XYZ Nursing Home, Inc. v. Kuriansky
This text of 159 A.D.2d 576 (XYZ Nursing Home, Inc. v. Kuriansky) is published on Counsel Stack Legal Research, covering Appellate Division of the Supreme Court of the State of New York primary law. Counsel Stack provides free access to over 12 million legal documents including statutes, case law, regulations, and constitutions.
Opinion
In a proceeding to modify a Grand Jury subpoena duces tecum, the New York State Deputy Attorney-General for Medicaid Fraud Control appeals (1) from so much of an order of the Supreme Court, Kings County (Meyerson, J.), dated October 11,1989, as required him, at government expense, to provide the petitioner with photocopies of all subpoenaed documents as the petitioner may demand, and, (2) from so much of an order of [577]*577the same court, entered December 14, 1989, as denied his motion for renewal.
Ordered that the orders are affirmed insofar as appealed from, with one bill of costs.
The New York State Deputy Attorney-General for Medicaid Fraud Control (hereinafter Deputy Attorney-General) has had possession since October 12, 1989, of numerous documents comprising 16 categories of original business records produced by the petitioner XYZ Nursing Home, Inc. (hereinafter XYZ) pursuant to a subpoena duces tecum. Upon application by XYZ the Supreme Court directed, inter alia, that the Deputy Attorney-General, as issuer of the subpoena, bear the costs of reproducing such subpoenaed records as XYZ may demand (see, CPL 610.25 [2]). The subsequent motion of the Deputy Attorney-General for leave to renew was denied.
CPL 610.25 (2) provides that where records are possessed pursuant to a subpoena duces tecum the reasonableness, duration and conditions of such possession shall be determined by the court with consideration for, inter alia, "the feasibility and appropriateness of making copies of the evidence” with all costs to be borne "by the person or party issuing the subpoena unless the court determines otherwise in the interest of justice”. On this appeal, the Deputy Attorney-General seeks to have the reproduction costs imposed upon XYZ "in the interest of justice”.
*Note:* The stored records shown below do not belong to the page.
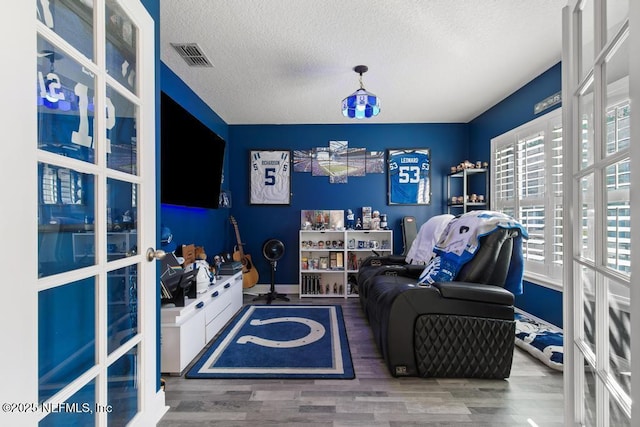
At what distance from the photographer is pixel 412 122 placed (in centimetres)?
446

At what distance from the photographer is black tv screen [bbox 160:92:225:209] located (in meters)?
2.39

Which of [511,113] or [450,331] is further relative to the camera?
[511,113]

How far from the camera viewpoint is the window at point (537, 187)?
2.87m

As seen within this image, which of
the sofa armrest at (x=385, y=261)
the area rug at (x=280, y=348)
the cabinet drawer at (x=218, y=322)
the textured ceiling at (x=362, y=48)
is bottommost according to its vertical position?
the area rug at (x=280, y=348)

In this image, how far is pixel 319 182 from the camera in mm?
4535

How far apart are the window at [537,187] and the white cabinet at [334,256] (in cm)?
160

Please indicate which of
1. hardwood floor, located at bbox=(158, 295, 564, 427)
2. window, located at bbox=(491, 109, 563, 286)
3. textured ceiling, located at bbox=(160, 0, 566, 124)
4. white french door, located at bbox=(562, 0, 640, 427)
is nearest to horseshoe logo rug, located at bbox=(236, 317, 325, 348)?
hardwood floor, located at bbox=(158, 295, 564, 427)

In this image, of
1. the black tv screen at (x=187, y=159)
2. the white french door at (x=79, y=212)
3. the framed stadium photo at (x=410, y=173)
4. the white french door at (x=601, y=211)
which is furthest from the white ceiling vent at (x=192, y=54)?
the framed stadium photo at (x=410, y=173)

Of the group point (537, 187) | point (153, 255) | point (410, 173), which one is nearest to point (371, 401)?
point (153, 255)

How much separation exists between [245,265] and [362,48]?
3.10 meters

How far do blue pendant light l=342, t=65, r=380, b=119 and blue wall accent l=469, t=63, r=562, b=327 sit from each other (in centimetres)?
168

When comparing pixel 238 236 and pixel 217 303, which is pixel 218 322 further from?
pixel 238 236

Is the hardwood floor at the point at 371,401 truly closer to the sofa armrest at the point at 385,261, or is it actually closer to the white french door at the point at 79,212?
the white french door at the point at 79,212

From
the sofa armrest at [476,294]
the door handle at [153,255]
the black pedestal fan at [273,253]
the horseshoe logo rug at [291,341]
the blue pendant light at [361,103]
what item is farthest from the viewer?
the black pedestal fan at [273,253]
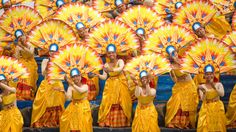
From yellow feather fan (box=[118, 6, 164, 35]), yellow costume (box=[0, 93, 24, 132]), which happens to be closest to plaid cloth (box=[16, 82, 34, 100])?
yellow costume (box=[0, 93, 24, 132])

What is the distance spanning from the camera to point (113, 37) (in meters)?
10.4

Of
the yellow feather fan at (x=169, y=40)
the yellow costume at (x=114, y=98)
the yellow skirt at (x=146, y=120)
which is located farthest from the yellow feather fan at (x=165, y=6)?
the yellow skirt at (x=146, y=120)

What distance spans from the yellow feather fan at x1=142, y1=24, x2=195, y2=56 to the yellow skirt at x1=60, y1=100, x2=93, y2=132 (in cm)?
122

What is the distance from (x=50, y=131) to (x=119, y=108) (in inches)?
43.4

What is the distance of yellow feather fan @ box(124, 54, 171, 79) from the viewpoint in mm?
9781

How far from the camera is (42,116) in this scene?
1065 cm

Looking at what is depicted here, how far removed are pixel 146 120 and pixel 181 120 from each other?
578 mm

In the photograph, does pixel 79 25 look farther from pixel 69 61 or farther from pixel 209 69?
pixel 209 69

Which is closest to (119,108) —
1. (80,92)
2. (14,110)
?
(80,92)

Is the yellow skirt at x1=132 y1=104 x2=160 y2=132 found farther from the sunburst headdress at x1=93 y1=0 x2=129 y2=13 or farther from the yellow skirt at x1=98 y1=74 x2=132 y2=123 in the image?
the sunburst headdress at x1=93 y1=0 x2=129 y2=13

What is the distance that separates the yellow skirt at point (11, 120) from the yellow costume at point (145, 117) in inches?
67.7

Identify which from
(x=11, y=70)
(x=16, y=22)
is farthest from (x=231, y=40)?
(x=16, y=22)

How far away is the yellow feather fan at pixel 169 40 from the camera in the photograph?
33.3ft

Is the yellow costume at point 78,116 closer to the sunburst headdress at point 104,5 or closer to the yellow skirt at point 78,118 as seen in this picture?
the yellow skirt at point 78,118
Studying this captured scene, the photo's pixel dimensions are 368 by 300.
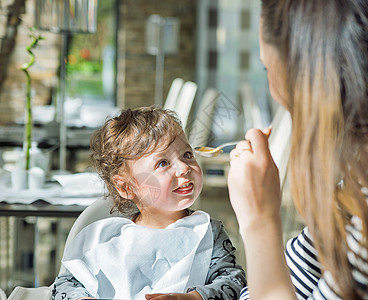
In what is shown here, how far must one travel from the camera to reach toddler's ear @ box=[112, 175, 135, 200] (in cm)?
135

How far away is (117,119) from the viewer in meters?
1.35

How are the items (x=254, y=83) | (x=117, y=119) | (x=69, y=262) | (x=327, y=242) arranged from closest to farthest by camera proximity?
(x=327, y=242) → (x=69, y=262) → (x=117, y=119) → (x=254, y=83)

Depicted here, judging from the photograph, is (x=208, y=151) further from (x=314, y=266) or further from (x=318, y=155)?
(x=318, y=155)

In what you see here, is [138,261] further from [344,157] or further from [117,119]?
[344,157]

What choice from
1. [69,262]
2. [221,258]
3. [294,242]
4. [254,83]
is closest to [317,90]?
[294,242]

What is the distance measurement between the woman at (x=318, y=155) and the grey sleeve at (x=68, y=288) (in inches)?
18.2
We conclude that the Supreme Court properly directed the Deputy Attorney-General to bear the cost of reproducing any subpoenaed records demanded by XYZ. Only in the rare instance may the costs of reproducing subpoenaed records be imposed upon the recipient of the subpoena (see generally, Siegel, Supplementary Practice Commentaries, McKinney’s Cons Laws of NY, Book 7B, CPLR C2305:4 [1990 Supp Pamph], at 107). The matter before us does not present such a special case. Contrary to the Deputy Attorney-General’s contention, the record does not demonstrate that the documents XYZ sought to have photocopied were sought in bad faith or without a legitimate purpose. We further observe that the Deputy Attorney-General chose to forego an on-site inspection of XYZ’s records and has made no effort after four months of possession to return those records which do not bear upon its investigation, avenues of conduct which, if followed, would mitigate its reproduction costs. Mangano, J. P. Thompson, Kunzeman and Rubin, JJ., concur.